- EXERCISE -
Within the records, find every line that includes the word "Vietnam" and copy it.

-------- RAW DATA --------

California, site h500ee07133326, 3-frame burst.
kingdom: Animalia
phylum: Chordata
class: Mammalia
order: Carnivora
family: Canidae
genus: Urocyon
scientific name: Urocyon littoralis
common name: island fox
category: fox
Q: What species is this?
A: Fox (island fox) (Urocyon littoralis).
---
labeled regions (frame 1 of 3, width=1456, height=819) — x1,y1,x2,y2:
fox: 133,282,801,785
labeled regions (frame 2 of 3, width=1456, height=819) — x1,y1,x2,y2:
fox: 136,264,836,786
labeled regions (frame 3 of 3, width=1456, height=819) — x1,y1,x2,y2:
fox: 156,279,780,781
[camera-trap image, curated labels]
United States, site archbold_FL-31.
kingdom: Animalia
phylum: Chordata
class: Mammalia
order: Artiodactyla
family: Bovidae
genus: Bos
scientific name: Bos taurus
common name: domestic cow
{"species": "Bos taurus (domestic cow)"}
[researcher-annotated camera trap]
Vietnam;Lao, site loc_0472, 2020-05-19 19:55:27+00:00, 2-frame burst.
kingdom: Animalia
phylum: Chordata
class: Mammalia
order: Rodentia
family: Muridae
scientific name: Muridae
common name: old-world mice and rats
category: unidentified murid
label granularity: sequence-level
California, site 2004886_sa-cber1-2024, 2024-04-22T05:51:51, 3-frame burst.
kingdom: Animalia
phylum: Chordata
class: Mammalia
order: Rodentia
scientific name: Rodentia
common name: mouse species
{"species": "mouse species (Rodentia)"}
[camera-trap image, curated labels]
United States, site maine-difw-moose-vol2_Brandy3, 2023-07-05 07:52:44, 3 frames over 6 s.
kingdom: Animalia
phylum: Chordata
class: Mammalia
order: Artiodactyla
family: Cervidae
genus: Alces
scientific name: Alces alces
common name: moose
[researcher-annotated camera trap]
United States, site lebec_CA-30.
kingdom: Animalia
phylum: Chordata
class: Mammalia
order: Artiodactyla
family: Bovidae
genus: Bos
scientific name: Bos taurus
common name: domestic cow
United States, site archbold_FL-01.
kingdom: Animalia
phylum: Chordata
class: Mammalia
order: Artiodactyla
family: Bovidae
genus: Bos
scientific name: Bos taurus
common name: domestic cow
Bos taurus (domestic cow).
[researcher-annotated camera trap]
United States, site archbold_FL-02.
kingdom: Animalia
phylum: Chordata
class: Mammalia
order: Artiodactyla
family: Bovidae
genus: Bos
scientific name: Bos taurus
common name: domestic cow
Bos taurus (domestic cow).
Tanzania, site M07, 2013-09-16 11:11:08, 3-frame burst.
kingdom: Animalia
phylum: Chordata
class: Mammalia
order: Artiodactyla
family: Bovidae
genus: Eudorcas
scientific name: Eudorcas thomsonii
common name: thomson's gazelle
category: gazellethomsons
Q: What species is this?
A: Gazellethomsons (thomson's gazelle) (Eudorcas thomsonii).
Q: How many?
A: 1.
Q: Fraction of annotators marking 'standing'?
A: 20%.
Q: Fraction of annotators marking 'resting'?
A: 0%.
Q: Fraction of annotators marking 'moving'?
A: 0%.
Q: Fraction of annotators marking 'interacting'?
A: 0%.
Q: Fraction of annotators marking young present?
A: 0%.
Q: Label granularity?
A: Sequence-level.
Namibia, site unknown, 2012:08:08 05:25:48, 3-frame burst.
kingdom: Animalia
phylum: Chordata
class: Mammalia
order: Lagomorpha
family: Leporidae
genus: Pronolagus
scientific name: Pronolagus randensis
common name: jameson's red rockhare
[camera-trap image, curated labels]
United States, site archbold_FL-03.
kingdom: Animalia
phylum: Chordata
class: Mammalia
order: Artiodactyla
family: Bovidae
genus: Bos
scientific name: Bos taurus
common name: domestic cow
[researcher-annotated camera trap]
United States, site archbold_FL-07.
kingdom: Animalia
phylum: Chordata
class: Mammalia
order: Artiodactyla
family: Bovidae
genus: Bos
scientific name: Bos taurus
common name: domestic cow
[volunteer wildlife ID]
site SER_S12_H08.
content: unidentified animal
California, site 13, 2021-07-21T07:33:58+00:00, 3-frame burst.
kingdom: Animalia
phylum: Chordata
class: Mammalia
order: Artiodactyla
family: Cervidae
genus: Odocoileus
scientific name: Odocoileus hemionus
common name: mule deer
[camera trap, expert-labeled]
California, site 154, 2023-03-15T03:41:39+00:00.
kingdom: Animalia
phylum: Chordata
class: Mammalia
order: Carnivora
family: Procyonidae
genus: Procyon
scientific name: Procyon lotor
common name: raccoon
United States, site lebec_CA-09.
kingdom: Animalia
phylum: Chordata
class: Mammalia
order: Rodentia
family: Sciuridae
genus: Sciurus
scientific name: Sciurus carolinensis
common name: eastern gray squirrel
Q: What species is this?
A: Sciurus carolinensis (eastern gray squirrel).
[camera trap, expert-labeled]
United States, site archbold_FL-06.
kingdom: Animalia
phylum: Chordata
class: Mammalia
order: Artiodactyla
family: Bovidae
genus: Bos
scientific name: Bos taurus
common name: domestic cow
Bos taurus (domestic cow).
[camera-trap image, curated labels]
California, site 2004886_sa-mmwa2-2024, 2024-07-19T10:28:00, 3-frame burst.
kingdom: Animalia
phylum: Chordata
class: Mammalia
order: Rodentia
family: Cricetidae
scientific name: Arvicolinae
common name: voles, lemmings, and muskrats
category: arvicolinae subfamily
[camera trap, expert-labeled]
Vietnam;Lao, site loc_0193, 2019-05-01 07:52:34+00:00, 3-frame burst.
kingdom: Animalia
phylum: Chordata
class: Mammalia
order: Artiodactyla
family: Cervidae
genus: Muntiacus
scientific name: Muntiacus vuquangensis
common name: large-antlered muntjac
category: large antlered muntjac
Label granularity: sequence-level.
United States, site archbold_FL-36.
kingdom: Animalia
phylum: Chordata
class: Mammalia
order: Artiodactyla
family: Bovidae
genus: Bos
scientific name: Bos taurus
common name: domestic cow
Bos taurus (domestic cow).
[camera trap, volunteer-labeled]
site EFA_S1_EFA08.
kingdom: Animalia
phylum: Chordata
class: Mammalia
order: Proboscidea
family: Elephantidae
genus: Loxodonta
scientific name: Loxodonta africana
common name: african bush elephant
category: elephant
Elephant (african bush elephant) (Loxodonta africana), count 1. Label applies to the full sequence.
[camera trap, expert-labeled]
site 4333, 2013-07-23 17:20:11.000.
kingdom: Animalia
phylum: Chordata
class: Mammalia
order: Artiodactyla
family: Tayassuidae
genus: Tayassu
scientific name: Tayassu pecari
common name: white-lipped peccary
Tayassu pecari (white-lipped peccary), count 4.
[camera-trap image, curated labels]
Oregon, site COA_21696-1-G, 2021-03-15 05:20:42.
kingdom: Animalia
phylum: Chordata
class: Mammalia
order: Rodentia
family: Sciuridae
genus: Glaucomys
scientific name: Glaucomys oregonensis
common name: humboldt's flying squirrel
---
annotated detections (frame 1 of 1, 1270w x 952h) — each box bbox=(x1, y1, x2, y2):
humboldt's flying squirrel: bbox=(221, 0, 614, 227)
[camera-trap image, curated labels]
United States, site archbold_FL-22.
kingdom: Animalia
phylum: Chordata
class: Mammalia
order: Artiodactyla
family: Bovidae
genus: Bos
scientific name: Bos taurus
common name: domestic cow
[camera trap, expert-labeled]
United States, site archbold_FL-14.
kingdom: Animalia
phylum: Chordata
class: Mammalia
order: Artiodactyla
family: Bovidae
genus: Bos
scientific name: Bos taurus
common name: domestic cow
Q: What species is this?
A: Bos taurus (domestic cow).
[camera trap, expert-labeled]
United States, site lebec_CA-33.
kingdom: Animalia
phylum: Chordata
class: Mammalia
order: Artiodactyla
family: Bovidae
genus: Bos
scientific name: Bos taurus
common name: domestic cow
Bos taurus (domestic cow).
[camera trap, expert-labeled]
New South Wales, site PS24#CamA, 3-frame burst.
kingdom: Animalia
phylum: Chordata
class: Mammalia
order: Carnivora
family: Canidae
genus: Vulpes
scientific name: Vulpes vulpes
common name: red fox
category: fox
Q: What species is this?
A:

--------

- COMPLETED EXERCISE -
Vietnam;Lao, site loc_0472, 2020-05-19 19:55:27+00:00, 2-frame burst.
Vietnam;Lao, site loc_0193, 2019-05-01 07:52:34+00:00, 3-frame burst.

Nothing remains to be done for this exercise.